Because "it's hard" and HMRC don't like "hard" things any more. They want the easy wins, i.e. where someone has sold a house for £1m a few years ago, but then dies and probate only declares £500k. It's an "easy win" for them for IHT. Land registry is clear evidence, then they just get the bank statements and can quickly pick the big outgoing transactions as to where the money went - just a few hours of office work!
In the same way, they've been targeting buy to letters where land registry and stamp duty return shows "Fred and Mabel" have bought a second house (stamp duty flags it up), so HMRC sit on the info for a few years, and then pounce when successive tax returns don't show any rental income declared, so they get several years' of back tax plus penalties etc. They "could" act within a couple of years of Fred and Mabel buying the second home, but they sit on it and wait for longer to maximise the penalties!

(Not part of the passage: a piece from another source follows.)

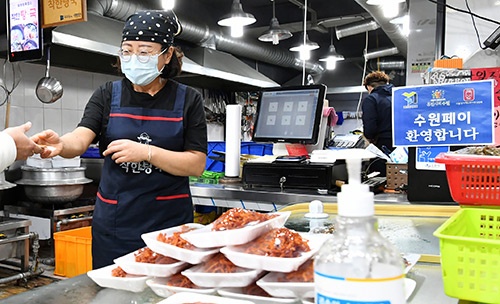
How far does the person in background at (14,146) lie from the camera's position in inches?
50.3

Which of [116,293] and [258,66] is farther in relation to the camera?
[258,66]

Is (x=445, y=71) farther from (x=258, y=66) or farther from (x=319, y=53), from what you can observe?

It's a lot harder when it comes to the black economy of "fiddling" taxes by cash in hand work, claiming a foreign holiday was a business trip, money laundering, etc., as HMRC don't have the same kind of "clear" evidence that they have from the likes of the Land Registry, DVLA, etc. Basically for things like child maintenance avoidance etc HMRC don't have the same "slam dunk" easy evidence and actually have to do some investigative work, like the way a tiny number of benefit claimants are caught because they need investigators taking pictures/videos of say disability claimants engaging in sports etc when they claim they can't walk more than 5 yards! It's just a lot harder! And the kind of people in the black economy know how to get away with it because they talk to eachother, share knowledge, etc.
It's a lot of why those engaged in benefit fraud/tax evasion, etc don't want to "settle down", i.e. don't buy their own house, don't have "fixed" business premises such as a workshop or office, etc - it minimises "formality" and the footprint evidence - best to have as little on official databases as possible!